§ **Written problem 1**: Extract the part of the article on intra-African trade that runs from "It’s worth taking" up to and including "in the report.".

§ **Extract**:
- - -

The African Union summit last month sounded the rallying call for intra-African trade as the key driver for economic growth on the continent, and called for the creation of a free-trade area. Now this week the World Bank has released a report on exactly that subject.
The stakes are high: the World Bank forecasts that economic slowdown in the eurozone could shave Africa’s growth by up to 1.3 percentage points this year. Africa is “losing out on billions of dollars in potential trade earnings every year”. So what’s the verdict? Can Africa make a free-trade area happen?
It’s worth taking a deep breath before delving into De-Fragmenting Africa: Deepening Regional Trade Integration in Goods and Services – it runs to 191 pages. Distilling that volume of information into a simple yes/no conclusion isn’t really possible. But there are some interesting pointers in the report.
Firstly, the statistics point one-way: as beyondbrics previously reported, Africa’s level of internal trade is very low compared to other regions. Only about 10-12 per cent of African trade is with other African nations – the comparison figure for North America is 40 per cent; Western European intra-trade is 63 per cent; Asean nations trade around 30 per cent with each other. This dependency on world trade makes African countries susceptible to global shocks and protectionism.
So what’s the remedy? Broadly, there are three areas: facilitating cross-border trade by simplifying procedures; removing non-tariff barriers to trade (such as product bans or onerous licences); and reforming regulations and immigration procedures.

- - -

Data records

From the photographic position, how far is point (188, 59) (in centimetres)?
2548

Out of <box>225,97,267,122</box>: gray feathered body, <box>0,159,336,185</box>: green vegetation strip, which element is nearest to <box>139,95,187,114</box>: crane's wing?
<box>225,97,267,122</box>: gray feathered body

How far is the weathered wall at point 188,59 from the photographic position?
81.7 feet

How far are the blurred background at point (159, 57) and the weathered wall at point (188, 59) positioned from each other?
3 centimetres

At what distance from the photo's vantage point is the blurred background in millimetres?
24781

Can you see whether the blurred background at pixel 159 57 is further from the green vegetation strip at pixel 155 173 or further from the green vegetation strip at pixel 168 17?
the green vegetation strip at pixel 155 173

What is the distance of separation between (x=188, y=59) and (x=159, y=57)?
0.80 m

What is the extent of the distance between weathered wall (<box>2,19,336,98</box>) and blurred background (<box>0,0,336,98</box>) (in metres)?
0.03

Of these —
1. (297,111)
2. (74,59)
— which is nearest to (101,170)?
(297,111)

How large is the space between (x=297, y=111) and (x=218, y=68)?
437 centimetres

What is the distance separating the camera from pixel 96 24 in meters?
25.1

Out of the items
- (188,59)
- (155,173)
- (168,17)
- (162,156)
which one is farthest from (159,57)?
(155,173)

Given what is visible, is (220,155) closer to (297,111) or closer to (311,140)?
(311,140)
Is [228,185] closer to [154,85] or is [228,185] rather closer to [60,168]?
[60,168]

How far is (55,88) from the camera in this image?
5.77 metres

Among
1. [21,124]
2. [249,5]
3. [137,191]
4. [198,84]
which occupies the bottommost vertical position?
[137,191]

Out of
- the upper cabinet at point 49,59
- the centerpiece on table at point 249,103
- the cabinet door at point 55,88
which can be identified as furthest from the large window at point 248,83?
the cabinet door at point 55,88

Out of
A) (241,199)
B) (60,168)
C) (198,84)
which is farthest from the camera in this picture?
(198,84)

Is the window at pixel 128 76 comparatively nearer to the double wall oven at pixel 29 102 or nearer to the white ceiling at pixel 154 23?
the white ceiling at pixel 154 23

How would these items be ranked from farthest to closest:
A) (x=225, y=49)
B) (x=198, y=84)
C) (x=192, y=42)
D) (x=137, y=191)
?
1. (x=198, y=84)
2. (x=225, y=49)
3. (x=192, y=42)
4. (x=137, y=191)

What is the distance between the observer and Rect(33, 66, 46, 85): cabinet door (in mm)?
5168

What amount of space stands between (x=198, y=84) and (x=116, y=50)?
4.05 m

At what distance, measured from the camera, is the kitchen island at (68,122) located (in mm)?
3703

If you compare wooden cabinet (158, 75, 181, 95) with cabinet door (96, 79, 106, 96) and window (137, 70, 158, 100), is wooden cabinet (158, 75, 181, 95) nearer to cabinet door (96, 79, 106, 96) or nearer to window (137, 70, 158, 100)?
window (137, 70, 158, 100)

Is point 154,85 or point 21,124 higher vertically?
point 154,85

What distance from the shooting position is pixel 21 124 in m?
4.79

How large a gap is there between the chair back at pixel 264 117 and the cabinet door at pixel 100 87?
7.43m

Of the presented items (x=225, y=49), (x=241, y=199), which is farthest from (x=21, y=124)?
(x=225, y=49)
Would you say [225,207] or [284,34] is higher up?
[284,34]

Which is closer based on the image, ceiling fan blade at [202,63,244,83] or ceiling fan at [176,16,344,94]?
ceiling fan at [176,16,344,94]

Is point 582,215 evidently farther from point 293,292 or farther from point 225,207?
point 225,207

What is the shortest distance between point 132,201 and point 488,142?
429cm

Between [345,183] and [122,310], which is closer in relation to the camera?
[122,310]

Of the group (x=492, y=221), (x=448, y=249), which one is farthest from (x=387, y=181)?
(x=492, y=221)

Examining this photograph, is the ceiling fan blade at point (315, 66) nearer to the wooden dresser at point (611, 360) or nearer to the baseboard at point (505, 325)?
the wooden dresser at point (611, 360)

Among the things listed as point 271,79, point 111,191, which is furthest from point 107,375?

- - -

§ **Written problem 2**: Pull out every line of the listing above that contains the word "pixel".

§ **Exercise result 1**:
It’s worth taking a deep breath before delving into De-Fragmenting Africa: Deepening Regional Trade Integration in Goods and Services – it runs to 191 pages. Distilling that volume of information into a simple yes/no conclusion isn’t really possible. But there are some interesting pointers in the report.

§ **Exercise result 2**:
Can you see whether the blurred background at pixel 159 57 is further from the green vegetation strip at pixel 155 173 or further from the green vegetation strip at pixel 168 17?
the green vegetation strip at pixel 155 173
What is the distance separating the camera from pixel 96 24 in meters?
Is the window at pixel 128 76 comparatively nearer to the double wall oven at pixel 29 102 or nearer to the white ceiling at pixel 154 23?
the white ceiling at pixel 154 23
What distance from the shooting position is pixel 21 124 in m?
How large a gap is there between the chair back at pixel 264 117 and the cabinet door at pixel 100 87?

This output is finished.